Kroger’s CFO, Michael Schlotman reports that the traditional supermarket industry is “doing just fine” at yesterday’s investor conference in Orlando, FL. I hope he is right. Mr. Schlotman cites the viability of Wegmans, Hyvee, WinCo, HEB and of course, Kroger as sterling examples of successful traditional supermarkets. It is very difficult to argue with his logic or examples.
If we look deeper at his example retailers, they all share some very important business practices. They are aggressive in capital investment, they have invested in human resources, they price competitively, they are deeply involved in local marketing, and consequently, they have all found a profitable niche in their respective marketplaces through innovation and differentiation.

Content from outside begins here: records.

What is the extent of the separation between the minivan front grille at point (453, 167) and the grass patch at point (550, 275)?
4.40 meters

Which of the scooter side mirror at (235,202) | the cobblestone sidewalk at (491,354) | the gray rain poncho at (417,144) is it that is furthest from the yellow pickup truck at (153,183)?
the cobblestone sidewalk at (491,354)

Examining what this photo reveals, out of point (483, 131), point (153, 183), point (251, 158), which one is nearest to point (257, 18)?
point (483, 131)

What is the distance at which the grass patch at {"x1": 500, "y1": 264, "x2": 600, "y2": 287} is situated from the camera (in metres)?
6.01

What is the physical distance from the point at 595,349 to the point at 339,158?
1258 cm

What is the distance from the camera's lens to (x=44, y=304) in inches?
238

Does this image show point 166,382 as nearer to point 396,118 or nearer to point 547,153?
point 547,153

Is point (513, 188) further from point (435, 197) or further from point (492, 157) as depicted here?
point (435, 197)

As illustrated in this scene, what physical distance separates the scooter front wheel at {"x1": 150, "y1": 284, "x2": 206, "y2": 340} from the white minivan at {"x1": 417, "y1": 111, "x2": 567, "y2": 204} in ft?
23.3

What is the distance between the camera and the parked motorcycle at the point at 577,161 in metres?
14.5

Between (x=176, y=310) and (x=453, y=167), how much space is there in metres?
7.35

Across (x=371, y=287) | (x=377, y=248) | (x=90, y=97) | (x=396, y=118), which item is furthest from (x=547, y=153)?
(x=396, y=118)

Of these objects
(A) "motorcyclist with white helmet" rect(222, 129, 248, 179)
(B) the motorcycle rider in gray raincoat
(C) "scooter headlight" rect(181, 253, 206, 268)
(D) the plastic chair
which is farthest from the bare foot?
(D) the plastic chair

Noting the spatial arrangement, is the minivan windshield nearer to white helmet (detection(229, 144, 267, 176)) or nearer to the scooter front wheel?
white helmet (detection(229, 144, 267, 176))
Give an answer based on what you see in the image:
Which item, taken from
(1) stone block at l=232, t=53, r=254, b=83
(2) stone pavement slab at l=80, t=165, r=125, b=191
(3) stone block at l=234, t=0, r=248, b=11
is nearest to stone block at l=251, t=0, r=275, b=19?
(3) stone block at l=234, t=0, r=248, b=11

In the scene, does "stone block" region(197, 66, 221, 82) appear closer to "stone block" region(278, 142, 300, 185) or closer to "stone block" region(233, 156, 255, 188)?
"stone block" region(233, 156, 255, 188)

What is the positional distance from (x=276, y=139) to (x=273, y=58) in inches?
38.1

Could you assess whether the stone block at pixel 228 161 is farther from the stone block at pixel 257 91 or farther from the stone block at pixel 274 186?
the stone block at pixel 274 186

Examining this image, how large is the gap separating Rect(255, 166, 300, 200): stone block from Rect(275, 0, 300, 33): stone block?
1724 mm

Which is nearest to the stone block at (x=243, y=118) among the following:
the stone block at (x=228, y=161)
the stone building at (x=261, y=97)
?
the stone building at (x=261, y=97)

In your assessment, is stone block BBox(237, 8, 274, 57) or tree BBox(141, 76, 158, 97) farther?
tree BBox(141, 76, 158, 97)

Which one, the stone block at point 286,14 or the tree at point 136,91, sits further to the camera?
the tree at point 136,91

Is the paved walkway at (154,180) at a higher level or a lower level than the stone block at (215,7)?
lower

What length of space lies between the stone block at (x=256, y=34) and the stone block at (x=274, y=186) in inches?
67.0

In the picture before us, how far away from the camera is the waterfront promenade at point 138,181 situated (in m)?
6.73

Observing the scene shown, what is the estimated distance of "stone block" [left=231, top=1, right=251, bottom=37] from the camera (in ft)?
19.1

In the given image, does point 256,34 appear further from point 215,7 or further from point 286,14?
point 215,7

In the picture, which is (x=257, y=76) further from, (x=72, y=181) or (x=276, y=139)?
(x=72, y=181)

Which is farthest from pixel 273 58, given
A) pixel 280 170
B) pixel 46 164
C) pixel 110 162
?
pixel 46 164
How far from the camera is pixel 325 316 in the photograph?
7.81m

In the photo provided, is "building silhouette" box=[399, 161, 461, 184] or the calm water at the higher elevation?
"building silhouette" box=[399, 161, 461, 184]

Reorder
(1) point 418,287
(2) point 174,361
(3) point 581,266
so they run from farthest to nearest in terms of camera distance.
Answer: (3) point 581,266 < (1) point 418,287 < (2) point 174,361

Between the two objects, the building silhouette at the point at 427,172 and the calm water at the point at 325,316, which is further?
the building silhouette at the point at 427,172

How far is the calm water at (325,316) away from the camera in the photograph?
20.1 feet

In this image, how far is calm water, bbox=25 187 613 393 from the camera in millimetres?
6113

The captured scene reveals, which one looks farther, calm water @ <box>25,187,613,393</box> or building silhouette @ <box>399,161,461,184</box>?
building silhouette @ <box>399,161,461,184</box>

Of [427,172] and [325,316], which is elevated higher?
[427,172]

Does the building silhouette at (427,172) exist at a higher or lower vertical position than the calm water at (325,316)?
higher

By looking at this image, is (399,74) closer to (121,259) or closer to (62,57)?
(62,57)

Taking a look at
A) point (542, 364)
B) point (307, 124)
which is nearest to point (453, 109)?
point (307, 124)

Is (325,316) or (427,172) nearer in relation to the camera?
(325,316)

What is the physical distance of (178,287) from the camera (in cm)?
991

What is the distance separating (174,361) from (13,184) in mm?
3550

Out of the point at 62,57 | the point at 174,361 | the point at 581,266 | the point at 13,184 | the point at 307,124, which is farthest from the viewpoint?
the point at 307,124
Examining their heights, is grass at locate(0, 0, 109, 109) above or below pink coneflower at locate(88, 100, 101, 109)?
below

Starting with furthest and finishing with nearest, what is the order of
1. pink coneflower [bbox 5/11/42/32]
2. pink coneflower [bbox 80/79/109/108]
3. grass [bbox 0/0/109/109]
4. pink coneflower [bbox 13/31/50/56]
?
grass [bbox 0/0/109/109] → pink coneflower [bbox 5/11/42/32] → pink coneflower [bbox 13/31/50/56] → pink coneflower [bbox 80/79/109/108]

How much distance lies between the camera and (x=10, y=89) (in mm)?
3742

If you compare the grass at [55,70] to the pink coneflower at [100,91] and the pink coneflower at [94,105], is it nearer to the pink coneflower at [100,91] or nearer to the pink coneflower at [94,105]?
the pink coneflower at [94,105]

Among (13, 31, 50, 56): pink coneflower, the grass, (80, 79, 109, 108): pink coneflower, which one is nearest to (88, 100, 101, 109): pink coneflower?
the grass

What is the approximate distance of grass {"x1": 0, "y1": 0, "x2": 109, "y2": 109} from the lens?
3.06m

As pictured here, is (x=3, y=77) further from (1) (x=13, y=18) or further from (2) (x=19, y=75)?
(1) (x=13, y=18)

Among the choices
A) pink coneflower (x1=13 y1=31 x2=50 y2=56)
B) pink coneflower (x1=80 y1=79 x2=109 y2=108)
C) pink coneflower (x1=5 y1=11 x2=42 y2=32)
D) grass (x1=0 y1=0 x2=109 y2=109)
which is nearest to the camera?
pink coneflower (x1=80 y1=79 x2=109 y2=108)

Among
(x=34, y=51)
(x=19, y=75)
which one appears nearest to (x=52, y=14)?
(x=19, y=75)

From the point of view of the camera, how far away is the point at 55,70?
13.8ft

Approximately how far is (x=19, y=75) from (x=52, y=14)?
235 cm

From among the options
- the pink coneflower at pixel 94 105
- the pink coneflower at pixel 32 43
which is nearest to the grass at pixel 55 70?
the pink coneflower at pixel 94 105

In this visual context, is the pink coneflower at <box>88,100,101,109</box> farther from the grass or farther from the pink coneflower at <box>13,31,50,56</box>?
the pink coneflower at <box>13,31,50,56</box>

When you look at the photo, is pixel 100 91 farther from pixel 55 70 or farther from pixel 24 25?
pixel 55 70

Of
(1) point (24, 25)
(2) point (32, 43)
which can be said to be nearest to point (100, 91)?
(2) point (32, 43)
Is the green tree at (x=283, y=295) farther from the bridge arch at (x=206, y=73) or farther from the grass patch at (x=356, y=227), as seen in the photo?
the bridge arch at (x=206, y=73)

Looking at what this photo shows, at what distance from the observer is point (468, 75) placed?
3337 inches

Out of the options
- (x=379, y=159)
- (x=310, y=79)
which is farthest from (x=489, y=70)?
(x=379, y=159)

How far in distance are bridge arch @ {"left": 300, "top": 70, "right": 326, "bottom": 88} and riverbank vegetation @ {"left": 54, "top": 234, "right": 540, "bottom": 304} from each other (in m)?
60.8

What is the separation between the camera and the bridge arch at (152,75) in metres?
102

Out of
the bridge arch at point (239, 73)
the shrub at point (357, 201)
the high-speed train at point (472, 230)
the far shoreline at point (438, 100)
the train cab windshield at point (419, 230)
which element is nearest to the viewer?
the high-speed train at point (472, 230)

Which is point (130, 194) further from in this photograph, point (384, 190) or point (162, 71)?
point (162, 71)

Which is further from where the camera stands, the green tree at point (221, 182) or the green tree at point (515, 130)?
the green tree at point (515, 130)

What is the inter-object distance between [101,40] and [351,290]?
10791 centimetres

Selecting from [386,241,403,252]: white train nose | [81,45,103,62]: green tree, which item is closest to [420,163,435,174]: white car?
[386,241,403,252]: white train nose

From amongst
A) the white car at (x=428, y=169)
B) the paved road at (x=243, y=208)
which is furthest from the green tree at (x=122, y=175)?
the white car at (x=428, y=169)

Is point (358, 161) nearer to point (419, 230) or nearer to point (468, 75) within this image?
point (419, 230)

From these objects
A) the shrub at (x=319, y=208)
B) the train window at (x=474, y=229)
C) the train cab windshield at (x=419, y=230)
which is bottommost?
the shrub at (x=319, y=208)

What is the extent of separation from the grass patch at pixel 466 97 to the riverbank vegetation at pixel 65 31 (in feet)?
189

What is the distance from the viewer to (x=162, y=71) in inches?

One last comment about this elite group of retailers. They all have taken the “long view” in terms of financial investments. Not everything they do has to “ROI” immediately. In fact, Kroger has taken “heat” from Wall Street for many of their investments in fuel programs and customer database marketing over the past few years. Both of which are cited today as key elements of their on-going success.

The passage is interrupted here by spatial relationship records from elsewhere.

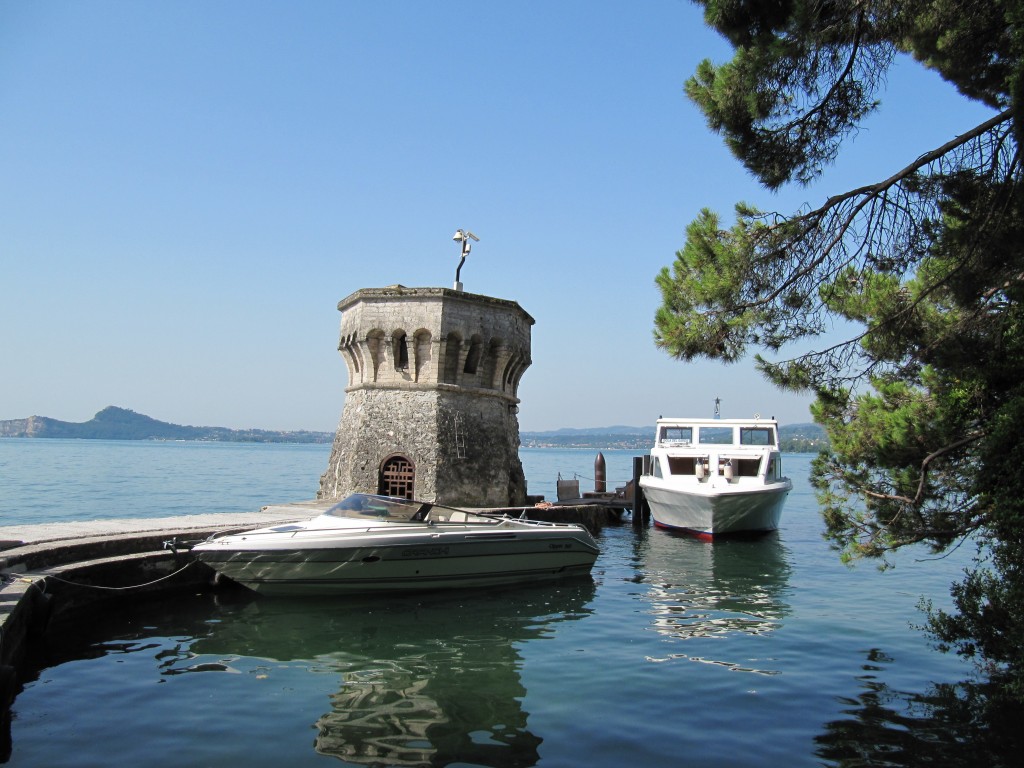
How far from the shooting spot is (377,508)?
38.3 feet

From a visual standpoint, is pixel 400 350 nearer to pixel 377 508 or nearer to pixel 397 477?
pixel 397 477

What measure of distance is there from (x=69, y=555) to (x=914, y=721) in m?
9.58

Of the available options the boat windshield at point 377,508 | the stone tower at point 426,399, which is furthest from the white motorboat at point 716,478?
the boat windshield at point 377,508

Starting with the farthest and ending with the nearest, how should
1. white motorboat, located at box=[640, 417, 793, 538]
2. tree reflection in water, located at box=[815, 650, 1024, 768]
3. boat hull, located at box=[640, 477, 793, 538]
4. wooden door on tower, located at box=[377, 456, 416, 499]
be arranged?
white motorboat, located at box=[640, 417, 793, 538] < boat hull, located at box=[640, 477, 793, 538] < wooden door on tower, located at box=[377, 456, 416, 499] < tree reflection in water, located at box=[815, 650, 1024, 768]

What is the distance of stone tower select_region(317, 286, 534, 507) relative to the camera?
16906 mm

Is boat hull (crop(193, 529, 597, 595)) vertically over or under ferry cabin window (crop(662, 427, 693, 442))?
under

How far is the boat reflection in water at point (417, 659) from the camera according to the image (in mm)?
5641

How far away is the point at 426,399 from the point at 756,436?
432 inches

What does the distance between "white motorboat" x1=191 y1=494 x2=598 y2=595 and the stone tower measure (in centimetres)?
447

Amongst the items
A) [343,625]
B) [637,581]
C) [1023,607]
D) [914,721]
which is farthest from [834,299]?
[637,581]

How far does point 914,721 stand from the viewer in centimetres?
630

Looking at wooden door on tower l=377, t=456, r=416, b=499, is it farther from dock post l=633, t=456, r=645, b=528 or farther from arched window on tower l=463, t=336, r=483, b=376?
dock post l=633, t=456, r=645, b=528

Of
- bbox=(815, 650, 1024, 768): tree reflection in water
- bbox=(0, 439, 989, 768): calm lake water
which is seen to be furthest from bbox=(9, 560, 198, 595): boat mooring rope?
bbox=(815, 650, 1024, 768): tree reflection in water

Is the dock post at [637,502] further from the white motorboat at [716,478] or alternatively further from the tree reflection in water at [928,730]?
the tree reflection in water at [928,730]
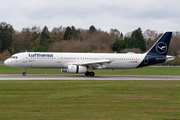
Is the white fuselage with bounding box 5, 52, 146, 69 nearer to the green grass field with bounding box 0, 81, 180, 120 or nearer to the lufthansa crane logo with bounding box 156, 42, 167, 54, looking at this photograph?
the lufthansa crane logo with bounding box 156, 42, 167, 54

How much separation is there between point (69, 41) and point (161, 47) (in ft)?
222

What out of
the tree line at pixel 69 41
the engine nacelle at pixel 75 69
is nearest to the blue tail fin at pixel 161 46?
the engine nacelle at pixel 75 69

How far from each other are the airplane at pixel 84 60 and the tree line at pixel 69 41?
156ft

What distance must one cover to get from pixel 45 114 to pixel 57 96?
542 centimetres

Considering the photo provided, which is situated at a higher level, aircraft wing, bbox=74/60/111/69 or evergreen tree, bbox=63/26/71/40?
evergreen tree, bbox=63/26/71/40

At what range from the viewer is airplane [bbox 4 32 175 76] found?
1455 inches

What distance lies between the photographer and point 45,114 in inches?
501

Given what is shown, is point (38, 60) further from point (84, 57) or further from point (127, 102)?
point (127, 102)

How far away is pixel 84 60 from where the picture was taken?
38750 mm

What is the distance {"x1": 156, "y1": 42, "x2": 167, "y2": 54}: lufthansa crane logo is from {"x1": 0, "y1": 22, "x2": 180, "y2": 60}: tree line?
47469mm

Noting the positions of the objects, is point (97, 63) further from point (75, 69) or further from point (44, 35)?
point (44, 35)

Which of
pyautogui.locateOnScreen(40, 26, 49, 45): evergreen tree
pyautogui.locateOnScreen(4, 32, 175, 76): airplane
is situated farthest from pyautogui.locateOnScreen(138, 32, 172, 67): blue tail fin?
pyautogui.locateOnScreen(40, 26, 49, 45): evergreen tree

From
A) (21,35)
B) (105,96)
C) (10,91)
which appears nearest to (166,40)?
(105,96)

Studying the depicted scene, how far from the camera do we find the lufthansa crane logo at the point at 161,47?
41.4 meters
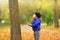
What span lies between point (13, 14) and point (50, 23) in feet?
69.1

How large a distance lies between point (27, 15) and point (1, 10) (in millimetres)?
7352

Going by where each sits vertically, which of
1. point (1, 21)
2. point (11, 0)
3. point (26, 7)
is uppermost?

I am still not convinced the traditional supermarkets as a group, are “doing just fine. Certainly those that take the long view and have a clear vision of what it takes to compete are positioned very well to continue to prosper. However, dozens of other traditional chains continue to struggle, close stores, freeze wages, cut staff and continually retrench. These chains would benefit from at least attempting to replicate the investments and practices of the successful few. Easier said than done!